SÁBADO 21 de noviembre del 2009

“Los libros de texto deben incluir el 68”

Virginia Bautista

Es indispensable un “registro justo” del Movimiento Estudiantil de 1968 en los Libros de Texto Gratuitos, pues una lucha social con 40 años de trascendencia “tiene a su alcance una gran herencia educativa, que sólo puede llegar a la conciencia a través de los libros”, afirma Carlos Monsiváis.

“No se puede seguir entregando todo a la buena fe de las conmemoraciones. Se necesita que el 68 esté en el proceso explicativo que cada nación tiene de sí misma y para mí este proceso se localiza en los Libros de Texto, por eso su inclusión es ahora una exigencia”, dice en entrevista el cronista.

El también ensayista, quien acaba de publicar El 68. La tradición de la resistencia (Era), señala que el gran pendiente del “acontecimiento social, cultural y político más connotado de la segunda mitad del siglo XX mexicano” es la implantación de la justicia en todo. “México es un país fundado en la desigualdad y mientras eso no se vaya acotando no se podrá avanzar”.

Quien en 1968 con 30 años de edad trabajaba en Radio UNAM, donde tenía el programa El cine y la crítica, destaca que en ese año da comienzo, y en forma multitudinaria, la defensa de los derechos humanos en el país.

“Si se revisan los puntos del pliego petitorio, se evidencia que todos (los puntos) tienen que ver con los derechos humanos: el retiro de los granaderos; que termine el delito de disolución social, porque estaba destinado a la represión; castigo a los responsables; indemnización a las víctimas; libertad a los presos políticos. No son demandas ideológicas, sino derechos humanos. El pliego fue muy racional, perfectamente atendible, y sólo rechazable desde la perspectiva de una autoridad que no quiere saber de autocríticas”, explica.

Las críticas al autoritarismo presidencial fue otro de los legados importantes de ese simbólico año, prosigue el escritor de 70 años. “Actualmente se ha reducido el autoritarismo presidencial, pero no el de la clase gobernante. Hicieron lo que quisieron con el Fobaproa, qué ha pasado con todos los empresarios defraudadores, con lo del IPAB –otro de los grandes saqueos–, con lo de Acteal.

“La impunidad prosigue.
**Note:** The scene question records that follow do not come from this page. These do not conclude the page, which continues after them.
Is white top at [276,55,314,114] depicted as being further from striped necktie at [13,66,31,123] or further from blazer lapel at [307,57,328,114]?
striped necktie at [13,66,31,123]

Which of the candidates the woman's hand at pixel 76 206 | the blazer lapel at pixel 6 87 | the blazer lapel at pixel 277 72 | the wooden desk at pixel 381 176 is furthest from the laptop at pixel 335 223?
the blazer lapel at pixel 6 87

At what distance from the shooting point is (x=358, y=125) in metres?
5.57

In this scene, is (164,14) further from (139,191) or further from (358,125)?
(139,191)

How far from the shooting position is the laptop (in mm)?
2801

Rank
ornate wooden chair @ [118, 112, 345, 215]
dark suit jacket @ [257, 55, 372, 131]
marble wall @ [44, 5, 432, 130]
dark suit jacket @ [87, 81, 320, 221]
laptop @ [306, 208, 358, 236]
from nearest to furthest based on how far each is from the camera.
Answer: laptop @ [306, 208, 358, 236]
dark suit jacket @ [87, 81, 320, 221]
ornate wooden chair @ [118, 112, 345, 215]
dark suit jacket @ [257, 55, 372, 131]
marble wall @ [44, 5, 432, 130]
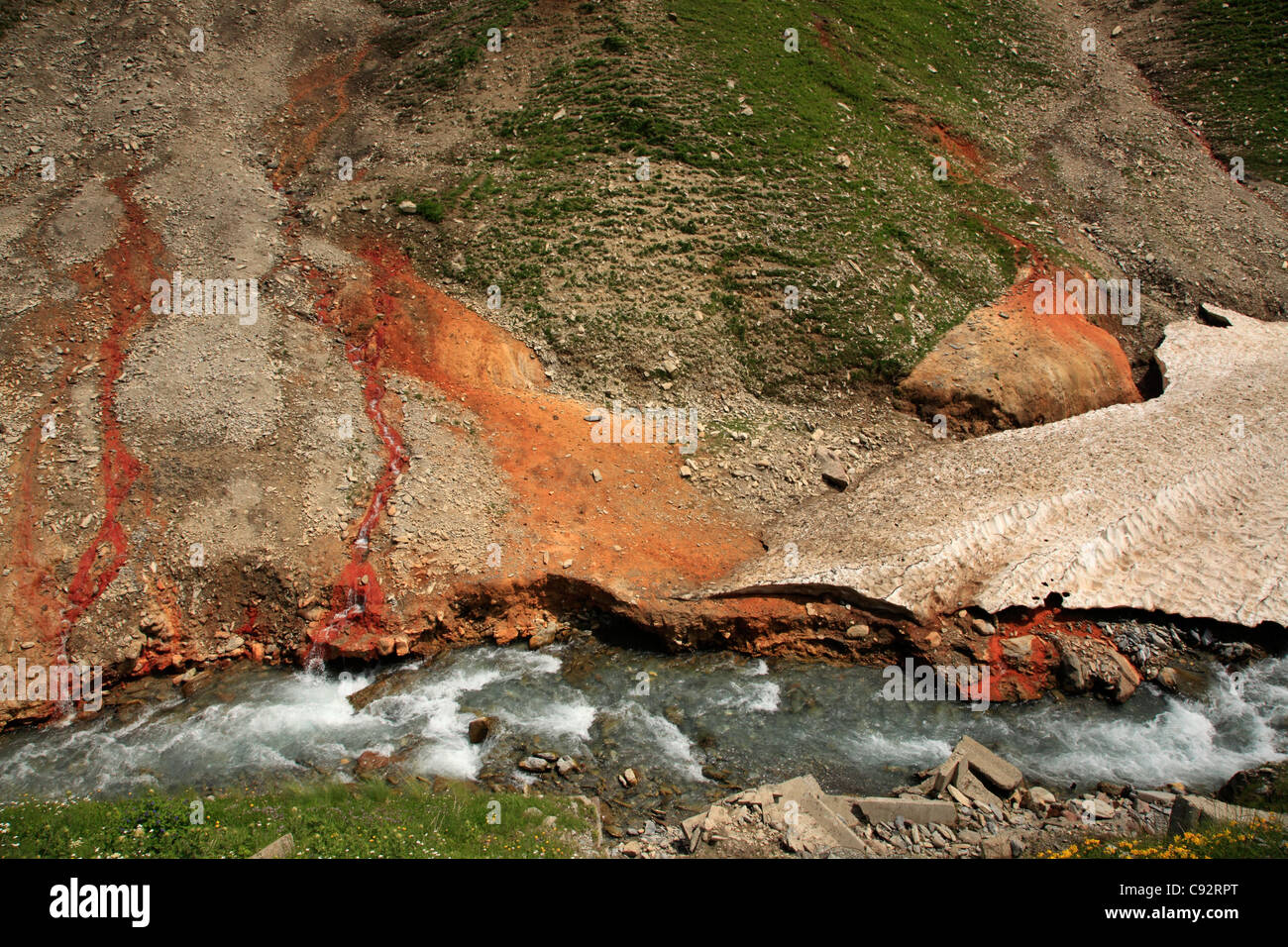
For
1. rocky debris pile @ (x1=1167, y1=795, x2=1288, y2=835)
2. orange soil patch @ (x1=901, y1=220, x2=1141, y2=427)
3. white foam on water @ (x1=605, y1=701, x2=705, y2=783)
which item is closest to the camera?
rocky debris pile @ (x1=1167, y1=795, x2=1288, y2=835)

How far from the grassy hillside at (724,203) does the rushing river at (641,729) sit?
9903mm

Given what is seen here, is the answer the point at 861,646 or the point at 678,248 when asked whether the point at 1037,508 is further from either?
the point at 678,248

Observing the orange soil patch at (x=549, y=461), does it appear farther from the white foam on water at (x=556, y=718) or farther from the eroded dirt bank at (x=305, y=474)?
the white foam on water at (x=556, y=718)

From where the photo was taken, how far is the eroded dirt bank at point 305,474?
55.4ft

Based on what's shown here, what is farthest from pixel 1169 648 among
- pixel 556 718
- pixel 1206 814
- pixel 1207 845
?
pixel 556 718

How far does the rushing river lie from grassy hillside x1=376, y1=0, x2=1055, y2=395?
990 centimetres

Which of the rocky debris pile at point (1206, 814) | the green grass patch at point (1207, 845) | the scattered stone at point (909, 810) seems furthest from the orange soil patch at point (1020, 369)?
the green grass patch at point (1207, 845)

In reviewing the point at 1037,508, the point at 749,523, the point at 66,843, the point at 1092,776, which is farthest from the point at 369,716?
the point at 1037,508

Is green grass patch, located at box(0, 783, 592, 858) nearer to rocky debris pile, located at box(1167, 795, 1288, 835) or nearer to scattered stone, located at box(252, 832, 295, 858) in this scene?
scattered stone, located at box(252, 832, 295, 858)

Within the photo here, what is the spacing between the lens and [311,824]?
12242mm

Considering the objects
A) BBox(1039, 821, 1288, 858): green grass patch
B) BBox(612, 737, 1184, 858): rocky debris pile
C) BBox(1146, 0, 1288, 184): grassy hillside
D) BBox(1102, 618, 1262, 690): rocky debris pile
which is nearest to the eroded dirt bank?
BBox(1102, 618, 1262, 690): rocky debris pile

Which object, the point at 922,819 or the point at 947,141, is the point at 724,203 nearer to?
the point at 947,141

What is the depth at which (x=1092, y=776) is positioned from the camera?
14.8 m

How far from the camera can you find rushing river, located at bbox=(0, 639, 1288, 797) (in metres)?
14.8
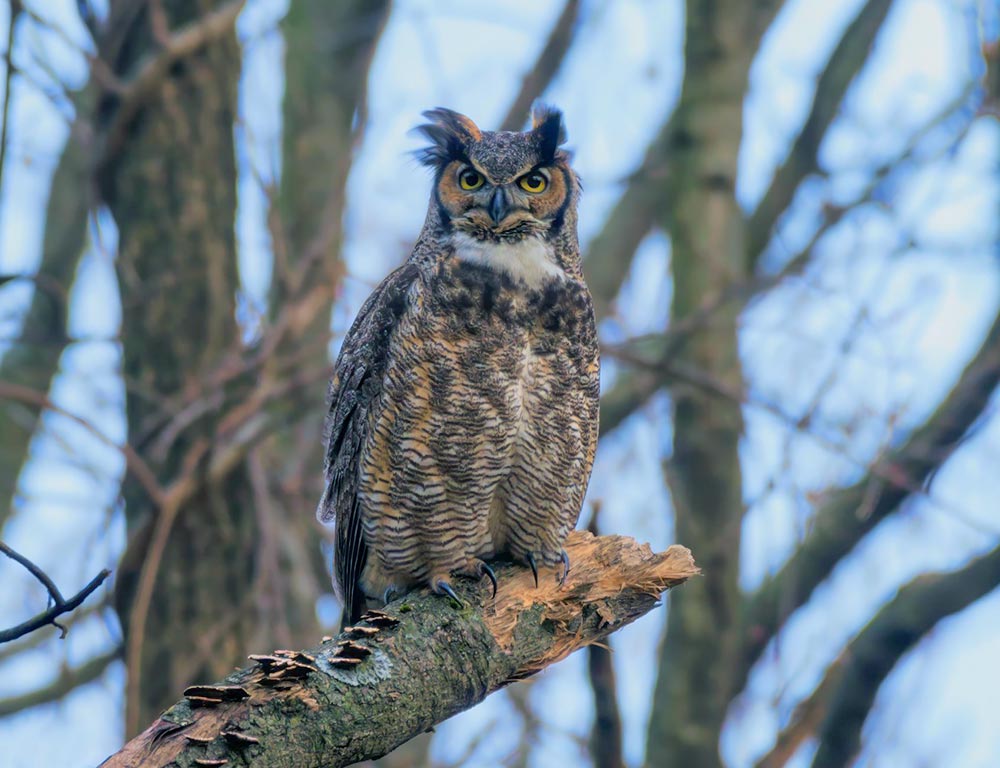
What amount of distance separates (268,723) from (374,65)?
5.16m

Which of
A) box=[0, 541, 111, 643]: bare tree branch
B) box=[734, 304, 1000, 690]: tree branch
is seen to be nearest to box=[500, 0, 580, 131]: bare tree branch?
box=[734, 304, 1000, 690]: tree branch

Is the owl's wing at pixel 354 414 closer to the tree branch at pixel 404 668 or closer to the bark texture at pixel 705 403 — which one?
the tree branch at pixel 404 668

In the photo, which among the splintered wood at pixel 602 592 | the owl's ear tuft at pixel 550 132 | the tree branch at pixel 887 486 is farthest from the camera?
the tree branch at pixel 887 486

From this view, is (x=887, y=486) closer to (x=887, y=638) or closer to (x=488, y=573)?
(x=887, y=638)

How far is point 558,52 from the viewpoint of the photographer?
22.1 feet

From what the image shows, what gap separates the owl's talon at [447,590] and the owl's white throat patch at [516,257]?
32.8 inches

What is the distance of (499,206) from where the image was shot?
3.26 m

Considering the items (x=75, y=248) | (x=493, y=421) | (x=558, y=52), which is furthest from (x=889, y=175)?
(x=75, y=248)

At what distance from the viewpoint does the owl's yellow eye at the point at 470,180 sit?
3348mm

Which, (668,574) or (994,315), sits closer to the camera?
(668,574)

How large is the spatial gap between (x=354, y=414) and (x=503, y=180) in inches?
30.9

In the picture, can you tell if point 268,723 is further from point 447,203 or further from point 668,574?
point 447,203

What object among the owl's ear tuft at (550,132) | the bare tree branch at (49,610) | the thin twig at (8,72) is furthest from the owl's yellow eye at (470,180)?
the bare tree branch at (49,610)

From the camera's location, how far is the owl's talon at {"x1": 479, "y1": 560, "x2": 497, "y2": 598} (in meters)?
3.13
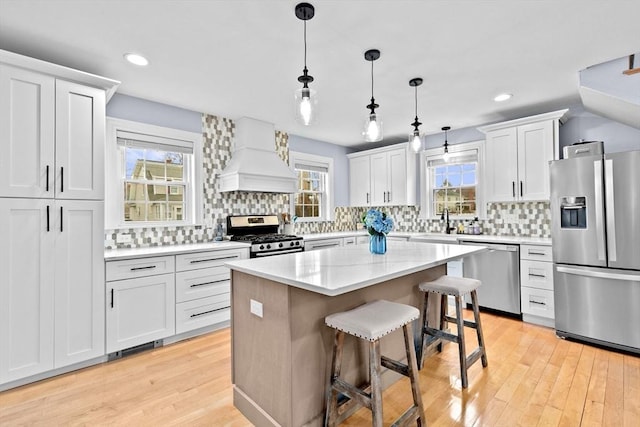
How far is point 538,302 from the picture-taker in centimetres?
348

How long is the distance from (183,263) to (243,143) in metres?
1.76

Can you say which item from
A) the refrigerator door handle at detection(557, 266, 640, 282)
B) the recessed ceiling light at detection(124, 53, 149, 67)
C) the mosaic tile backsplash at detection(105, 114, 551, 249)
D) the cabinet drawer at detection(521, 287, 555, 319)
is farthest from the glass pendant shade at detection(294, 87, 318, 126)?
the cabinet drawer at detection(521, 287, 555, 319)

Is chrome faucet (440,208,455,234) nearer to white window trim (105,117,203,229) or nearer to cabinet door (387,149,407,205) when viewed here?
cabinet door (387,149,407,205)

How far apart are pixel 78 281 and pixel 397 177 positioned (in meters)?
4.38

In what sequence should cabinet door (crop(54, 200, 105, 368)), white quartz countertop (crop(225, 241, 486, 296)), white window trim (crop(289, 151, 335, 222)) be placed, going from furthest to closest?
white window trim (crop(289, 151, 335, 222)), cabinet door (crop(54, 200, 105, 368)), white quartz countertop (crop(225, 241, 486, 296))

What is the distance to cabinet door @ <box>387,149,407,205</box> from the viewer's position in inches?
203

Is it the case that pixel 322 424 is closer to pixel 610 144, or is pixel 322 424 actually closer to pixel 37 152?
pixel 37 152

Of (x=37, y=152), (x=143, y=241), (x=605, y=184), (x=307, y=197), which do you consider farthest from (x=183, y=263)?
(x=605, y=184)

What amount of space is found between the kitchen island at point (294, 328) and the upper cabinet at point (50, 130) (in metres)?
1.62

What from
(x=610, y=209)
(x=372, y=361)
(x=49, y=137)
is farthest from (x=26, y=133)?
(x=610, y=209)

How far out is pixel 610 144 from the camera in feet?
11.7

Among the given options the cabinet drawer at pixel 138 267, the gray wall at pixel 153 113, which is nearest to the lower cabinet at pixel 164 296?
the cabinet drawer at pixel 138 267

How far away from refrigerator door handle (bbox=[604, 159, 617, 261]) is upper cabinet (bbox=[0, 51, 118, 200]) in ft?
14.5

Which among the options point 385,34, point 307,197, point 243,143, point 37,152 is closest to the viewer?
Result: point 385,34
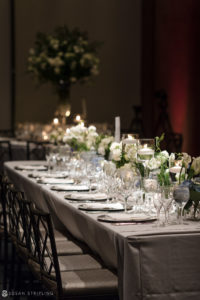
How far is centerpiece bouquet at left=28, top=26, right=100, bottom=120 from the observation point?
8.98 metres

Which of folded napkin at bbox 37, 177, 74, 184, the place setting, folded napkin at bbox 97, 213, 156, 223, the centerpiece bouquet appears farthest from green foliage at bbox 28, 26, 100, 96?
folded napkin at bbox 97, 213, 156, 223

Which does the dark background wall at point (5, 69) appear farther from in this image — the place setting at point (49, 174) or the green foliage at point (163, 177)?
the green foliage at point (163, 177)

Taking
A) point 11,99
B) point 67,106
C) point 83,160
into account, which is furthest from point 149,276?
point 11,99

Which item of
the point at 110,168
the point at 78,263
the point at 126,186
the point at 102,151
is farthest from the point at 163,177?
the point at 102,151

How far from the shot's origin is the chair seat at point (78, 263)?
3.81 metres

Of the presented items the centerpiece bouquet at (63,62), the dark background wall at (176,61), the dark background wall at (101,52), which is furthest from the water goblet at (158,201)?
the dark background wall at (101,52)

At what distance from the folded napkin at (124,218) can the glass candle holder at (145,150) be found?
1.60 feet

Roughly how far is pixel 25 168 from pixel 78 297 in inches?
116

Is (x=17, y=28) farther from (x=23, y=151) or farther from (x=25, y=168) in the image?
(x=25, y=168)

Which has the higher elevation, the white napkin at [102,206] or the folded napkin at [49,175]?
the folded napkin at [49,175]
Si bien el presidencialismo está desecho y ya la impunidad presidencial por lo menos sufre los acosos de una crítica que se multiplica, la capacidad de la sociedad de rectificar rumbos desastrosos es mínima y a ratos inexistente”, añade.

El autor de Días de guardar, sobre el 68, y Los rituales del caos aclara que este movimiento fue lo opuesto a una cultura juvenil, la dominante en ese momento. “No son jóvenes que se han profesionalizado como jóvenes, sino jóvenes que quieren ser ciudadanos. Pueden tener los gustos que quieran y hacer lo que quieran, pero si se trata de su función social tienen que ser ciudadanos, porque la palabra jóvenes no expresa nada”.

El entonces coordinador del suplemento La cultura en México, ante la ausencia del periodista Fernando Benítez y el poeta José Emilio Pacheco, destaca la “estimulante respuesta masiva” de los artistas e intelectuales en apoyo a la lucha. “El primer manifiesto lo firman Juan Rulfo, Jaime Sabines, Margo Glantz, Vicente Rojo, Manuel Felguérez, José Luis Cuevas y Lilia Carrillo, entre otros”.